Thursday, April 19, 2012
I was always good at dodgeball but not in the way you think. When the game would draw to an end and the rest of the team was lined up along the sides, I was usually still on the floor, still in the game, but only because I was good at making myself scarce. My plan? Find that one guy who just blasts the ball at the bare legs of the girls on the other team, who KILLS his opponents before they even have a chance. When the whistle blows and the madness starts, quell the panic, look around, and FIND that guy. Then, stay behind him for the entire rest of the game. I may not be strong or have mad ball handling skills, but I am a strategist. I am smart and quick and I know how to run. Hide. That was my plan.
What was simply a game to some, though, was a life philosophy to me. I learned it early. Out of necessity. Stay out of the way. Stay quiet. Don’t make waves. Be a good girl. Don’t get my ass whipped.

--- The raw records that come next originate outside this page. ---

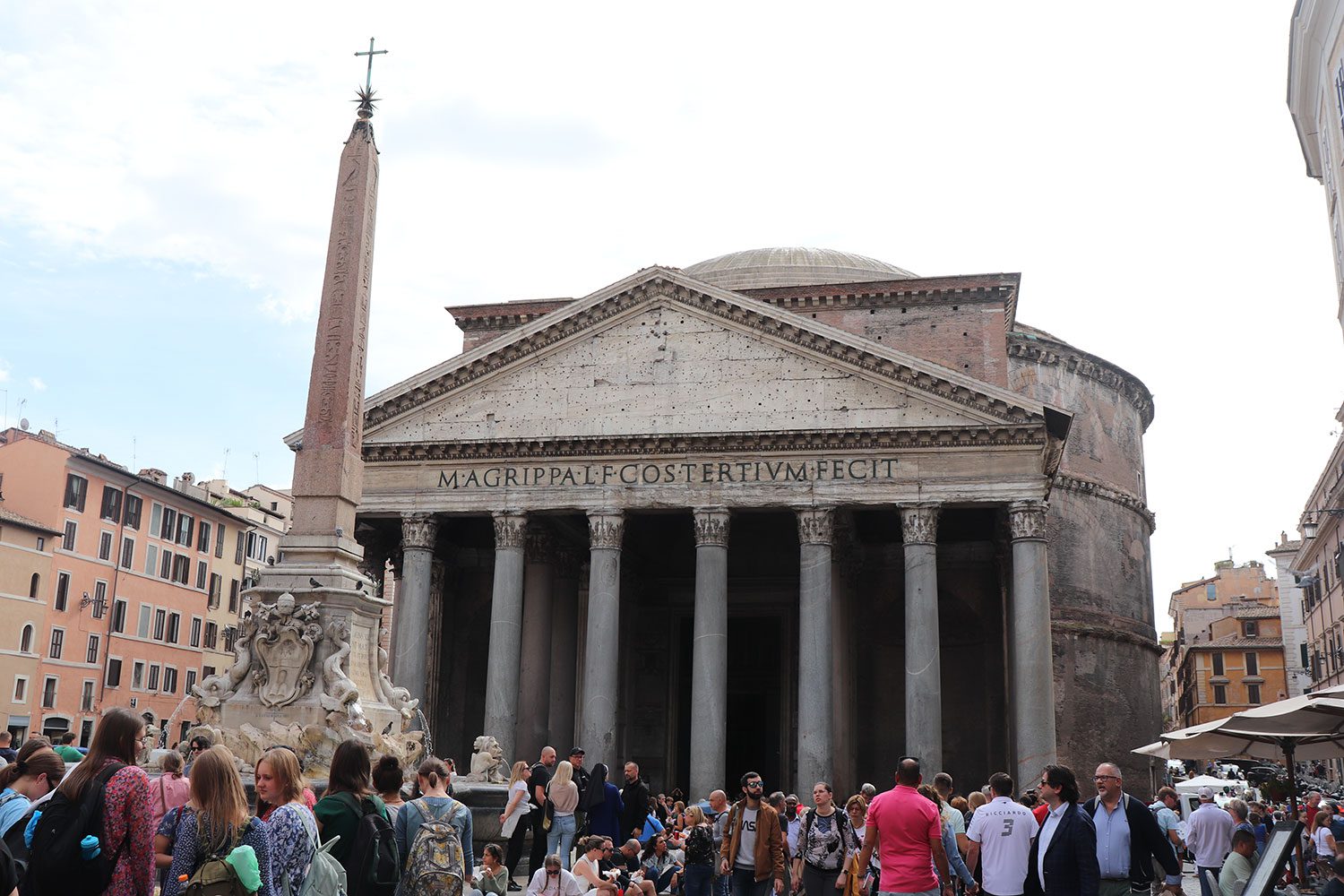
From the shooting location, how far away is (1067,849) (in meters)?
6.34

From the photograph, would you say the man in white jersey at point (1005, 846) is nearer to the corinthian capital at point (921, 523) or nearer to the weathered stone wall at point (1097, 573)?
the corinthian capital at point (921, 523)

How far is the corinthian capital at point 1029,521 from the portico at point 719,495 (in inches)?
1.3

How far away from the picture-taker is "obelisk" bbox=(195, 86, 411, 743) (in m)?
7.67

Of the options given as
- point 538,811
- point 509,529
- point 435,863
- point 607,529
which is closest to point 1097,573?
point 607,529

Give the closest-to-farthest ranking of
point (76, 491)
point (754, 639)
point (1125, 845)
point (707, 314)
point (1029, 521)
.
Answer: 1. point (1125, 845)
2. point (1029, 521)
3. point (707, 314)
4. point (754, 639)
5. point (76, 491)

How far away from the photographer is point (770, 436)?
2216 centimetres

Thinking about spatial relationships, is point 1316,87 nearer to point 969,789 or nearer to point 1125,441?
point 969,789

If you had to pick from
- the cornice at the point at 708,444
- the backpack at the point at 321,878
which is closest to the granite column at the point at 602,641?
the cornice at the point at 708,444

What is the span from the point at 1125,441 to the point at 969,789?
1337 cm

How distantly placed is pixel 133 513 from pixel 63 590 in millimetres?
3681

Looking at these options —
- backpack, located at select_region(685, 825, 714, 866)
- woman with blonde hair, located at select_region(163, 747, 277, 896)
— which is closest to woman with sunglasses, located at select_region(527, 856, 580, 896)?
backpack, located at select_region(685, 825, 714, 866)

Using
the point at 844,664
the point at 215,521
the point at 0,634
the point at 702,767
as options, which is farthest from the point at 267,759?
the point at 215,521

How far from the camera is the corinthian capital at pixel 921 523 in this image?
2152 cm

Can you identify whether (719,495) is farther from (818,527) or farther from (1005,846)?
(1005,846)
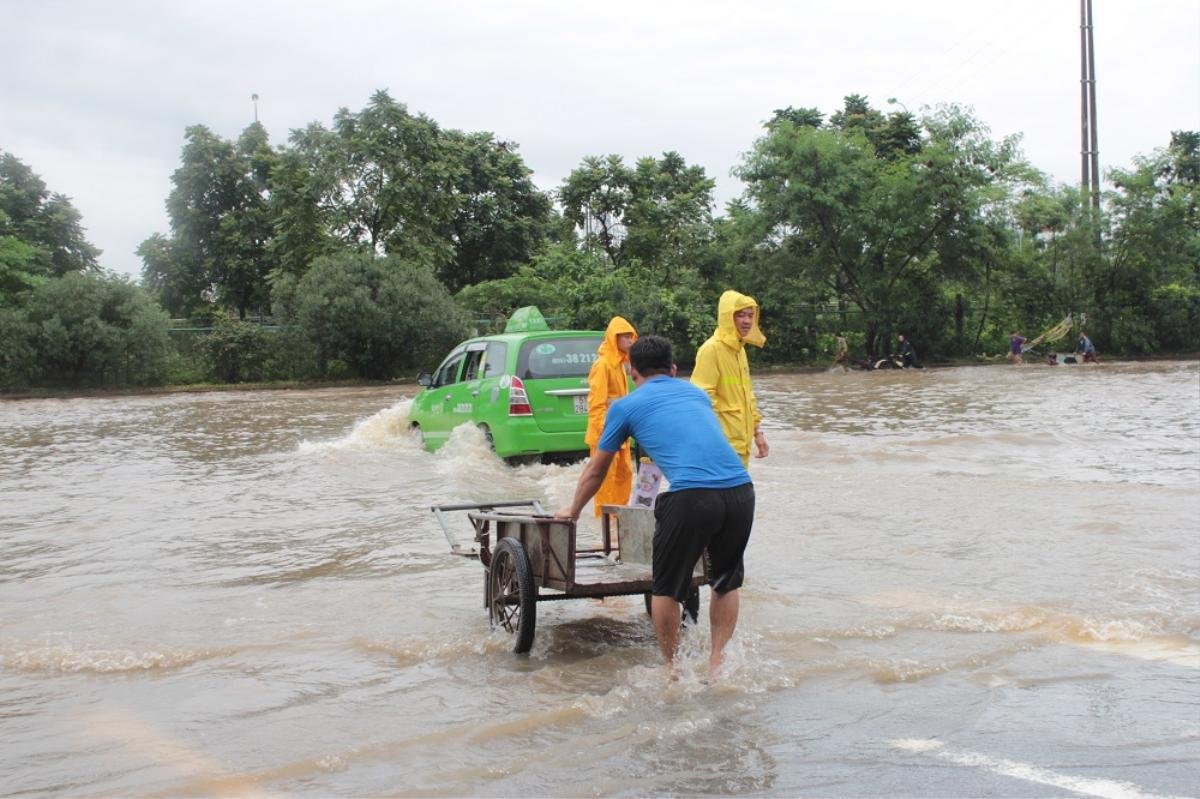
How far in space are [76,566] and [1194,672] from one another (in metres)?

I forget sometimes. I forget to be good. I am five and have been playing with my sisters. I think that I am good, but I am not, for some reason I don’t know, I am not. My dad is yelling. He is yelling at me and headed for the door. I know he is going to cut a switch. I know because he has done this before. I grab the book. I stuff it in the back of my shorts. I can’t breathe. I can’t breathe, and I can’t find a place to hide. Where can I hide? Panic. I run screaming, book in my shorts, under the table. He will see me here. I know. He always does, but there is no place else. My mother sits in her chair while my dad cuts a branch from a tree. She picks at her lip, shakes her head, looks at the floor. I am screaming for her to help me. Don’t let him! Don’t let him! Don’t let him do it!! I am screaming and panicked and can’t make it stop. I feel the switch hit my bare legs. I feel it hit again. He doesn’t hit the book. I can’t run. He holds my arm so that I can’t run. I can’t get away. I can only wait, screaming, sobbing. My legs burn. They sting. My face is red and soaked from tears. I can’t get my breath. I take in globs of air, but can’t get my breath. I know that I am not a bad girl, but maybe I am not as good as I think. My mother sits in her chair, picking at her lip, looking at the floor. Why does she not stop him? Why does she not help?
It wasn’t always the switch. Sometimes it was the belt. Sometimes it was the shoe. My mother would hold up her shoe and ask, “Do you want some of THIS?” I wonder what child would ever look and say, “Yes. Yes. Hit me with that thing. Hit me hard so I learn my lesson.” I learned to stay quiet, to keep my opinions to myself, to be strong and brave and silent when I didn’t want to be strong and brave and silent. When the madness starts, quell the panic, HIDE. That is the plan.
Well. I have had enough of that plan. I have had enough of hiding, of keeping my thoughts to myself lest they bother or offend, of not speaking my mind for fear of attack.
I am witness now to a village at odds. It bothers me to no end. We refuse to help each other, to support and love and care for each other. We look the other way and say “It’s not my problem. I take care of my own.” The assumption is that the one in need of help is not trying, not working, is lazy and selfish. I know a young mother. She is single with two babies. She used to be married with two babies but decided she didn’t much care for being beaten by her husband, didn’t want to chance those babies being on the receiving end of that abuse. She now is a single mother with two young children. She takes classes to make a better life. She takes classes and raises her babies and makes a better way with no car and no family, with sketchy day care, fighting to keep those babies out of the hands of that poor example of a father. She moves forward every day even while forces push her back. Where she finds her strength, her smile, her positivity, I have no idea.
This is what I think. One day those babies will be out in society. They will either be productive, contributing members, sharing their time and talent and gifts, or they will be young, single mothers struggling to raise THEIR babies, struggling perhaps to make a life after leaving a husband who beats them, a husband who after beating them, fights for the right to keep the babies, to raise those babies in an environment of abuse and neglect. “It’s not my problem. I take care of my own.” No. I would say you’re not taking care of your own. Taking care of your own would be realizing that YOUR world is impacted by THEIR world. We do not live in isolation, coexisting simply with our OWN. We live together as a family, as a unit, as a community. That baby you are so eager to pass off as someone else’s responsibility may just save your life one day when you are rolled into the emergency room. She may, IF she is given that opportunity, IF someone has made a difference in her life, IF someone stepped in to help a young mother in need.
Don’t sit back in your chair and complain about the so-called dregs of society when you have done nothing to help break that cycle. I know it’s an evil thought, but sometimes when I hear talk of how these individuals are clueless and selfish and lazy, sometimes I wish that life on you. I wish YOU were that mother trying to raise those babies on five thousand a year, with no car and no family and no insurance, trying to make a difference for her children, trying make a better life, trying to break a cycle. I wish YOU were that mother. Then you would see how amazing she really is.